Lenovo Group has joined the race to release laptops with built-in wireless broadband technology.
The computer maker, which completed its acquisition of IBM's PC business last year, on Tuesday announced plans to integrate technology to access Vodafone Group's wireless broadband network into upcoming models of ThinkPad notebooks, including the T60 and the X60, according to a press statement. Vodafone, based in the U.K., is among the world's largest mobile telecommunications companies.

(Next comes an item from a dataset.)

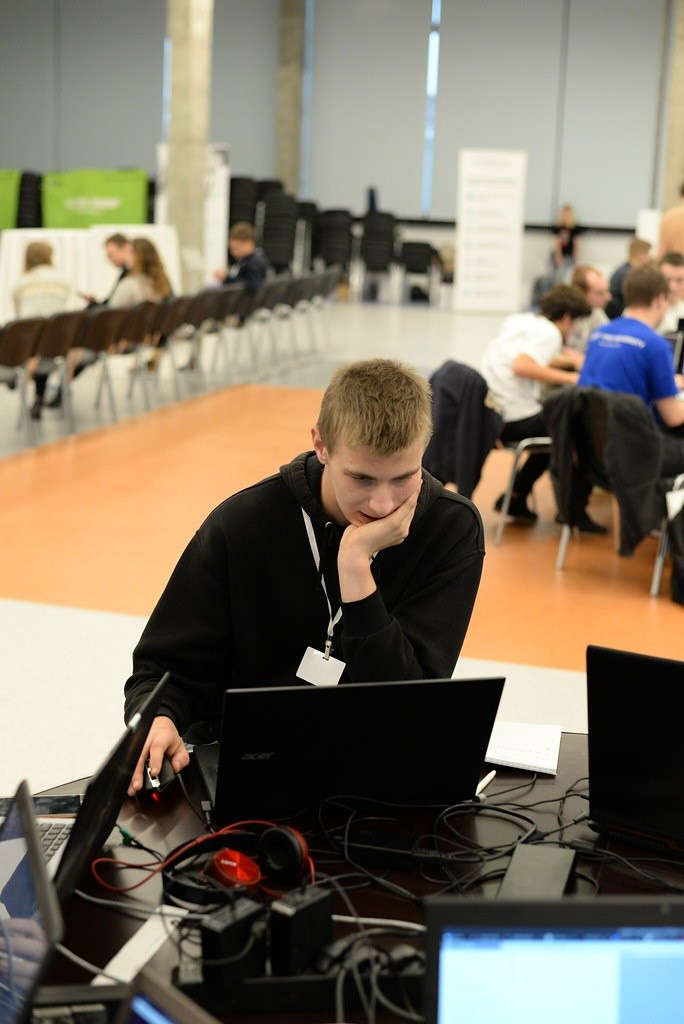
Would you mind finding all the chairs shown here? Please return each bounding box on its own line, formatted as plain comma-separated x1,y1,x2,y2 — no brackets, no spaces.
0,267,341,434
425,361,684,602
229,176,444,306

Lenovo will include technology supporting Vodafone's Vodafone 3G -- a Universal Mobile Telecommunications System (UMTS) network -- and General Packet Radio Service (GPRS) into versions of the ThinkPad that will be available in Europe by the second quarter of 2006. The company also said it plans to integrate High-Speed Downlink Packet Access (HSDPA) technology, a faster version of UMTS, into laptops in the future, but did not specify a time frame.
Lenovo is joining Dell as the only two hardware vendors so far who have committed to building technology for supporting HSDPA networks into notebook computers. Dell also has tapped Vodafone as a partner in its plans to introduce HSDPA-enabled laptops in the second quarter.

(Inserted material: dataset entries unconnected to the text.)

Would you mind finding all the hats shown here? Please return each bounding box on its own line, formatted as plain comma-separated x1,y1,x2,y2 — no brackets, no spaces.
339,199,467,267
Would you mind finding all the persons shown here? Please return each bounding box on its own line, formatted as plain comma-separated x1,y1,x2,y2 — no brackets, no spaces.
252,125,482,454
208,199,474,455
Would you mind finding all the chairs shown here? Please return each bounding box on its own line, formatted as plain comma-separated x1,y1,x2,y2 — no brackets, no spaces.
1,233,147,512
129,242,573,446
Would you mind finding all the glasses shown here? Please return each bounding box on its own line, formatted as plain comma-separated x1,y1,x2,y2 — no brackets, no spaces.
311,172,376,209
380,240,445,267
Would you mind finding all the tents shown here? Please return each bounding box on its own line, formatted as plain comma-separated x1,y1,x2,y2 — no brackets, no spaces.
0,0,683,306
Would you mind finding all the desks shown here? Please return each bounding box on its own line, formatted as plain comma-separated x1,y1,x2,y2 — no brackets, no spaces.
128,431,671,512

HSDPA, which is said to be up to four times faster than current 3G wireless technology, is in the early stages of rollout by various carriers. Vodafone plans to have HSDPA networks up and running in Europe and Asia by mid-year. In the U.S., Cingular began delivering HSDPA service in some U.S. cities under the brand name "BroadbandConnect" in December 2005.
According to Lenovo, its ThinkVantage Access Connections 4.1 technology will help users of the wireless broadband-enabled ThinkPads set up and automatically switch from whichever high-speed wireless network is available. Access Connections 4.1 supports peer-to-peer, wired, wireless local area network and wide area network connectivity.